• WHAT TO WORK ON: Can you reproduce, word for word, the lines of the listing below that begin with the line containing "List the following" and stop after the line containing "Answer: (22,29) → (10,30) → (7,38)"?

• MATERIAL SUPPLIED:
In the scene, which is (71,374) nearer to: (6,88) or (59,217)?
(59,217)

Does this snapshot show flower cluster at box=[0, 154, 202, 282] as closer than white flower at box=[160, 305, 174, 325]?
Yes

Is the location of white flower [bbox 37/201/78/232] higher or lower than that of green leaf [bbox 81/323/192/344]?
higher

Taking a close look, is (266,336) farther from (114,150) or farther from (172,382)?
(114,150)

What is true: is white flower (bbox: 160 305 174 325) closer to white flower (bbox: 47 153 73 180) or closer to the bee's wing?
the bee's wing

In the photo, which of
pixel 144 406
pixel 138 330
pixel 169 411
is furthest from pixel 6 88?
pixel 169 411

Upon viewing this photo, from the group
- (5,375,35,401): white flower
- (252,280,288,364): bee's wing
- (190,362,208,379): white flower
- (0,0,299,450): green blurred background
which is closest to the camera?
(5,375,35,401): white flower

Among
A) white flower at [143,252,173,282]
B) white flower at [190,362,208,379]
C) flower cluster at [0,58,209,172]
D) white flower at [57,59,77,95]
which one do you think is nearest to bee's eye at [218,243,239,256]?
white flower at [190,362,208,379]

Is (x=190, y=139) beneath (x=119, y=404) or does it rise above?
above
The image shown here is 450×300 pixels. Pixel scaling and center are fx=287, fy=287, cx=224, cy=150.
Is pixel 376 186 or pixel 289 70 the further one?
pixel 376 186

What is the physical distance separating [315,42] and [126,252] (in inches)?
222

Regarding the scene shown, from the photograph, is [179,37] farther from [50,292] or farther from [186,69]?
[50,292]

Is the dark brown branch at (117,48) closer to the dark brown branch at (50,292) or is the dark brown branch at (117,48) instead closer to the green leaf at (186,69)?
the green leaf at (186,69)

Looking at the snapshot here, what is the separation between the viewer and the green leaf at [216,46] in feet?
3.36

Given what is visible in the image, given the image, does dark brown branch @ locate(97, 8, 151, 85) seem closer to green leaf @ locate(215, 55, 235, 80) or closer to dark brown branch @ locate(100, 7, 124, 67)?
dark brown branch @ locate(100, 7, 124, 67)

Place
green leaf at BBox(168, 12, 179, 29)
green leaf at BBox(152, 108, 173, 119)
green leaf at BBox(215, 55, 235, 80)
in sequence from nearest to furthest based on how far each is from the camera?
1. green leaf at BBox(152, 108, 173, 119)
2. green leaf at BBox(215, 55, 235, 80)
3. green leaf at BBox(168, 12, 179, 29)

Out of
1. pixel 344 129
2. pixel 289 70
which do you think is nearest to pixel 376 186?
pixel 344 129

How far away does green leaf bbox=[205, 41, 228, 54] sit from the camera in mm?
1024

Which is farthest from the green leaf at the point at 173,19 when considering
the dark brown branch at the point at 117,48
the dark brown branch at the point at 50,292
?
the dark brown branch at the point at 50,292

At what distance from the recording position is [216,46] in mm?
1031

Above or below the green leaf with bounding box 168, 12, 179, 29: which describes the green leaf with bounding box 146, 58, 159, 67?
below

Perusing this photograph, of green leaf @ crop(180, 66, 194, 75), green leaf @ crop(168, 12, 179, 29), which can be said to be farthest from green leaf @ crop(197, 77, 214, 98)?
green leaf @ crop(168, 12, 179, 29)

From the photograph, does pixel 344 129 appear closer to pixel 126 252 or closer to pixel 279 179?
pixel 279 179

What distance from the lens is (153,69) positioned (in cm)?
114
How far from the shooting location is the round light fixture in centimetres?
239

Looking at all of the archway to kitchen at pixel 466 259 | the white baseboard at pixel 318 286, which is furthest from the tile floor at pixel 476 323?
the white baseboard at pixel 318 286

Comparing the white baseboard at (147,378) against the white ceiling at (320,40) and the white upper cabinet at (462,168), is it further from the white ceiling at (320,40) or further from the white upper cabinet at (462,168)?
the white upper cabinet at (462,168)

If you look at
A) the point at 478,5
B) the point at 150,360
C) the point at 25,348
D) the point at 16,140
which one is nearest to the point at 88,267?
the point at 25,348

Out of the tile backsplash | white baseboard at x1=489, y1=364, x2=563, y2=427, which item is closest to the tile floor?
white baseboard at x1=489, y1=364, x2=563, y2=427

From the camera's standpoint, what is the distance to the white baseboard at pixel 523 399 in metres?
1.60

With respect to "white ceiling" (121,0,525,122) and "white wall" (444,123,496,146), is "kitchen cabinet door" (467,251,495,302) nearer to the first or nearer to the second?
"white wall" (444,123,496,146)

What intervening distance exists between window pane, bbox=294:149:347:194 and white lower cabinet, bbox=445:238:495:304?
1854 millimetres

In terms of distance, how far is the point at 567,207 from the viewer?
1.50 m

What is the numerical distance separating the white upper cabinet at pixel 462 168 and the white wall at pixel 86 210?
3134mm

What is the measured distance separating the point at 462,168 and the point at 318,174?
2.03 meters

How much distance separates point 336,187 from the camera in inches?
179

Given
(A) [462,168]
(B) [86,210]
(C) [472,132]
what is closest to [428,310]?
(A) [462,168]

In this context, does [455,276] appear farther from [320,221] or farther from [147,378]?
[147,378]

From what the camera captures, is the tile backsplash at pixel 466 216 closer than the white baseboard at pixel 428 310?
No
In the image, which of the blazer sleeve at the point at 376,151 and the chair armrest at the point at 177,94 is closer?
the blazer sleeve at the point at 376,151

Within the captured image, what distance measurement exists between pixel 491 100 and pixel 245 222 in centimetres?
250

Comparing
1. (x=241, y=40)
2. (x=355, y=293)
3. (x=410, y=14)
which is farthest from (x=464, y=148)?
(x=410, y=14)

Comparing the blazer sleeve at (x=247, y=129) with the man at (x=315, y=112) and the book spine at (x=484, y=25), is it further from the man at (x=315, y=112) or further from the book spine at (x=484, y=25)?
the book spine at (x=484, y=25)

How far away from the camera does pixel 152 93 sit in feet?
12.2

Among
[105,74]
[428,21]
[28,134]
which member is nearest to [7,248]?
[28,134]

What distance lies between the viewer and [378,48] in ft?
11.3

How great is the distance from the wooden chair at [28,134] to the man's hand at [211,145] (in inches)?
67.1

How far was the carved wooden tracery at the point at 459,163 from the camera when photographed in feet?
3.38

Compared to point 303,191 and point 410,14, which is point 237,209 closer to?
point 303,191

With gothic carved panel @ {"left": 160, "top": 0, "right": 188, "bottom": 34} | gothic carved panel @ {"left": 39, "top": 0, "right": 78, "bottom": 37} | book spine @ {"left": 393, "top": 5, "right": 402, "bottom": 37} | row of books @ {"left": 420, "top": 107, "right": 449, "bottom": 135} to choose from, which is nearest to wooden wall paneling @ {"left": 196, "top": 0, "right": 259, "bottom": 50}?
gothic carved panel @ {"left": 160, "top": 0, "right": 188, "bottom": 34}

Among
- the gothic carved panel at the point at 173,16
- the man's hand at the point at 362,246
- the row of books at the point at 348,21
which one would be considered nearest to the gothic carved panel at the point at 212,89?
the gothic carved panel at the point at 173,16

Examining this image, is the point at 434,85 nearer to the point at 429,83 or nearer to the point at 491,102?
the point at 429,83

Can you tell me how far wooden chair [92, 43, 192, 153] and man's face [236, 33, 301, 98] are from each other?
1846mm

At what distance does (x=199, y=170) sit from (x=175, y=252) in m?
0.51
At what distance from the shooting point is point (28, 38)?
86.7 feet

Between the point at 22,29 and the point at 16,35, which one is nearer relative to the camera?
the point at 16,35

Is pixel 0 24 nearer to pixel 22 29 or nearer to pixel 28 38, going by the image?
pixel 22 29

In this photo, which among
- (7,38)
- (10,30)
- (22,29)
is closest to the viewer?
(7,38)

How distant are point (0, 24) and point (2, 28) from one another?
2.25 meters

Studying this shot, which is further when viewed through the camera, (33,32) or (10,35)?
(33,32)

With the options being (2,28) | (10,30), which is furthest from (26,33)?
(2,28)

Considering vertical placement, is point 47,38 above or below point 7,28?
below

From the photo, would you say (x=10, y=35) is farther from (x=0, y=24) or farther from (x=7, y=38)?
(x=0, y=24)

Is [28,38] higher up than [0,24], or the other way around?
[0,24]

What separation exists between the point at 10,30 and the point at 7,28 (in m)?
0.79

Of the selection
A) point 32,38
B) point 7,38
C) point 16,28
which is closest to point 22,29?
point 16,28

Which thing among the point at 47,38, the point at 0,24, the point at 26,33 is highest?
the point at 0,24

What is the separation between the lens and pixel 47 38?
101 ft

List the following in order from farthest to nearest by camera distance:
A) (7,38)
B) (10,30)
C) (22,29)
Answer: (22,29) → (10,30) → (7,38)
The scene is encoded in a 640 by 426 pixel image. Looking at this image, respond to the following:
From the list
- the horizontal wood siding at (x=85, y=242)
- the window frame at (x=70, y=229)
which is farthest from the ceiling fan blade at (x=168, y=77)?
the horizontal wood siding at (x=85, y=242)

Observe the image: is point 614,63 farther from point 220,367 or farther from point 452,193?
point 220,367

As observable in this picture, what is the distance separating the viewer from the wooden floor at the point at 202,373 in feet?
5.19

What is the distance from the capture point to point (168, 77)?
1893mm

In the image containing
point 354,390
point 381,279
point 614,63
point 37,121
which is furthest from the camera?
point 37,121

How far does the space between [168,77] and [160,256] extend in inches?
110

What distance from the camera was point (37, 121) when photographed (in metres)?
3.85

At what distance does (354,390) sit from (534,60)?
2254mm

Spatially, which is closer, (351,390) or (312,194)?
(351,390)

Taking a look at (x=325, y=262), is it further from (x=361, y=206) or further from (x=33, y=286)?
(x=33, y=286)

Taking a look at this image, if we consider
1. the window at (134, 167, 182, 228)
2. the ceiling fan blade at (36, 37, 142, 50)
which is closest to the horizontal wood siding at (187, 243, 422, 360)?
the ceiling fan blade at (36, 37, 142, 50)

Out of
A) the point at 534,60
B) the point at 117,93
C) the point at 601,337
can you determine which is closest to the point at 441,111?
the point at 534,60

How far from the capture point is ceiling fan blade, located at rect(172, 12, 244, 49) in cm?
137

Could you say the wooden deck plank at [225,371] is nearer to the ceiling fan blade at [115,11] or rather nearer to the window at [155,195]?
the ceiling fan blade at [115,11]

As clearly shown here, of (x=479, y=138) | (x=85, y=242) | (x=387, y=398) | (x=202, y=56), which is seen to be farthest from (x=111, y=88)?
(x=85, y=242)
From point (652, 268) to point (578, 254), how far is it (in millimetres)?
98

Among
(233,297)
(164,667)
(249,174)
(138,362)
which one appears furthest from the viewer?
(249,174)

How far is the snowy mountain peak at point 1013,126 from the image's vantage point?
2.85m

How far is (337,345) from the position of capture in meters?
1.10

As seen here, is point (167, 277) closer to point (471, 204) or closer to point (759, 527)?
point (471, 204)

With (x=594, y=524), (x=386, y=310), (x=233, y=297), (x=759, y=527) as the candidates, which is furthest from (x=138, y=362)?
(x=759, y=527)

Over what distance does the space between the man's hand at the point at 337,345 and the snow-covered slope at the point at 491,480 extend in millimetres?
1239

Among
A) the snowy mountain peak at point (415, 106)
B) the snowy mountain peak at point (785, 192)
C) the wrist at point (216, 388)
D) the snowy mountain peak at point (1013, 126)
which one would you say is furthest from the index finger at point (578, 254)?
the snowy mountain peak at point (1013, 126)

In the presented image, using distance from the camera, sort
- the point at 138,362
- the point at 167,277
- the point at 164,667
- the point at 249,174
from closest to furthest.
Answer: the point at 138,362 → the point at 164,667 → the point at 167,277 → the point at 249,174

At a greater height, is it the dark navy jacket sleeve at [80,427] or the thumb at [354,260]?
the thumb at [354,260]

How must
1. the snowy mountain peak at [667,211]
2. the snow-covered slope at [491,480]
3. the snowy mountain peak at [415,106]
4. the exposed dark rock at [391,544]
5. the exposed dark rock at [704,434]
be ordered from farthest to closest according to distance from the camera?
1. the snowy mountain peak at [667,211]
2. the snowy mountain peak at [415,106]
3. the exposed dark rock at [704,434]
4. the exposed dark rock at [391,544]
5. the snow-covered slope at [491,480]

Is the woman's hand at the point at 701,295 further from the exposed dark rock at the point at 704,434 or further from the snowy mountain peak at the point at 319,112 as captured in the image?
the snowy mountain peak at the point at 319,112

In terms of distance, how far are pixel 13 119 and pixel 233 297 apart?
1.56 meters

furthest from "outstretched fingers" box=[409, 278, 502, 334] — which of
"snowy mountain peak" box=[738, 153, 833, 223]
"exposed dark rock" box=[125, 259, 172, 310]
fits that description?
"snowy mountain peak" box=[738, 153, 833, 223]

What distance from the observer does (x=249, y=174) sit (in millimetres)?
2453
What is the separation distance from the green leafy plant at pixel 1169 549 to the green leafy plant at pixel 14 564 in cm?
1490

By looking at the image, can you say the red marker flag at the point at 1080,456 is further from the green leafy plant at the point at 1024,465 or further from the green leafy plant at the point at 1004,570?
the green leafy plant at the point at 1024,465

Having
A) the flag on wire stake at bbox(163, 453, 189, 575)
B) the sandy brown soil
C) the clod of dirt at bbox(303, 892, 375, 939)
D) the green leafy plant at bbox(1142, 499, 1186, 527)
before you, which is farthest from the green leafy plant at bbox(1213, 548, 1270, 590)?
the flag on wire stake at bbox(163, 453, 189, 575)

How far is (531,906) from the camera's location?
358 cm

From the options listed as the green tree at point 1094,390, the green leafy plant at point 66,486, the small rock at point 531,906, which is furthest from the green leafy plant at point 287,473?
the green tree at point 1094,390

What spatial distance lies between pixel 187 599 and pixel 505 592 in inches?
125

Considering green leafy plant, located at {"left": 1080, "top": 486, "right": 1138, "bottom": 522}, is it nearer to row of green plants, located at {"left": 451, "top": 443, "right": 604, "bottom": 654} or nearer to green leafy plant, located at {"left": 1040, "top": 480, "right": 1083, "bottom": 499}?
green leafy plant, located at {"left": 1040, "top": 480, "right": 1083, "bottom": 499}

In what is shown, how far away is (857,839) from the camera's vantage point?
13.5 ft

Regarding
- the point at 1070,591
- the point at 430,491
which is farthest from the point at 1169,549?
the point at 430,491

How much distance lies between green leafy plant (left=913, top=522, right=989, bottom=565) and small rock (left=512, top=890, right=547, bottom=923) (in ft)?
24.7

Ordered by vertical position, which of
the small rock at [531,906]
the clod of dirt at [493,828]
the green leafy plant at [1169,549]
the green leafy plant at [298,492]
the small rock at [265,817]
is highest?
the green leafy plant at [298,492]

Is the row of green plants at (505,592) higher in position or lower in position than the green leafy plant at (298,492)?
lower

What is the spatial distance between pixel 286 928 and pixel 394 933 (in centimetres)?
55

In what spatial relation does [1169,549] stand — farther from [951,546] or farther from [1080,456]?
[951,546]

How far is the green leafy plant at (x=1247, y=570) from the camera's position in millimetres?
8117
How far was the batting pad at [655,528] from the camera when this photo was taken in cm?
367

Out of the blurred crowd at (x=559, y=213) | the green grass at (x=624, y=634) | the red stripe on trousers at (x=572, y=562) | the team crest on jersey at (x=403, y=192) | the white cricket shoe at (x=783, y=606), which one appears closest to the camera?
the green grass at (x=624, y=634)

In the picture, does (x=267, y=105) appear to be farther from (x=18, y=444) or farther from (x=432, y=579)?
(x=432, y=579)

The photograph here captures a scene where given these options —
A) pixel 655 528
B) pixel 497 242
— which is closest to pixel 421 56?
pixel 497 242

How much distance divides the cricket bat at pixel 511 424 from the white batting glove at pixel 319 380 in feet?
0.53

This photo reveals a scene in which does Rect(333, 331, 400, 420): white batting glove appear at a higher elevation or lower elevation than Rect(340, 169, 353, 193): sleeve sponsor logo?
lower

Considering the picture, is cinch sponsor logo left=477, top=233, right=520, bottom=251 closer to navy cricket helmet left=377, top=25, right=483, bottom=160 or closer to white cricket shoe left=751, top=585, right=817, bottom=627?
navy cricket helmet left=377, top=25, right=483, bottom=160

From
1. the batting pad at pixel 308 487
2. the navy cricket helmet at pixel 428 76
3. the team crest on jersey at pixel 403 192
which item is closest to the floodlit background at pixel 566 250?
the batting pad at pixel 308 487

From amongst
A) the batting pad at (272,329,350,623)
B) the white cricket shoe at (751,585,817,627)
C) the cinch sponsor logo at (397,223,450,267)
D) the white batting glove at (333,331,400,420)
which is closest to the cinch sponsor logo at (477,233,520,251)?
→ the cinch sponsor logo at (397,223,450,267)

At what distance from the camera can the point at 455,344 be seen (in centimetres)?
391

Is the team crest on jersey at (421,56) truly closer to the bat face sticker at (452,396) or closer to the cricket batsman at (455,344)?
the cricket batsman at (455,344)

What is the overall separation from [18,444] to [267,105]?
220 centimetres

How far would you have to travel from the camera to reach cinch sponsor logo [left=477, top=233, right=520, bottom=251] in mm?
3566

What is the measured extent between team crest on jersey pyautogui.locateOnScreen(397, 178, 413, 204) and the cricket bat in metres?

• WORKED SOLUTION:
List the following in order from farthest to nearest by camera distance:
A) (7,38)
B) (10,30)
C) (22,29)
Answer: (22,29) → (10,30) → (7,38)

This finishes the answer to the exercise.